▸ What is needed
Retype all of the records below line by line, changing nothing.

(Entries on spatial positioning)
# # #
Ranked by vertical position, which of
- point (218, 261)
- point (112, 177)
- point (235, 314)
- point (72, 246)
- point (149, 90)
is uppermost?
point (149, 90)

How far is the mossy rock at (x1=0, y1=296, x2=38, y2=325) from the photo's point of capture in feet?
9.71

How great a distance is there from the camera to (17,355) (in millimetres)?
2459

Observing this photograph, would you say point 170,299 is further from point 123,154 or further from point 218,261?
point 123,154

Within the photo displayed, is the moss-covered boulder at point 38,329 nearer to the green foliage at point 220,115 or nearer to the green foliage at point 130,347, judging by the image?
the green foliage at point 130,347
# # #
▸ Task result
Ranked by vertical position, which of
- point (218, 261)
- point (112, 177)
- point (235, 314)
- point (72, 246)
- point (149, 90)
is uppermost?
point (149, 90)

How far is the mossy rock at (x1=0, y1=296, x2=38, y2=325) from the photo's point of capture in feet?
9.71

How great a distance is there from the camera to (17,355) (in millimetres)?
2459

Observing this photograph, would you say point 170,299 is further from point 123,154 or further from point 218,261?
point 123,154

Within the photo displayed, is the moss-covered boulder at point 38,329 nearer to the green foliage at point 220,115 or nearer to the green foliage at point 130,347, judging by the image?
the green foliage at point 130,347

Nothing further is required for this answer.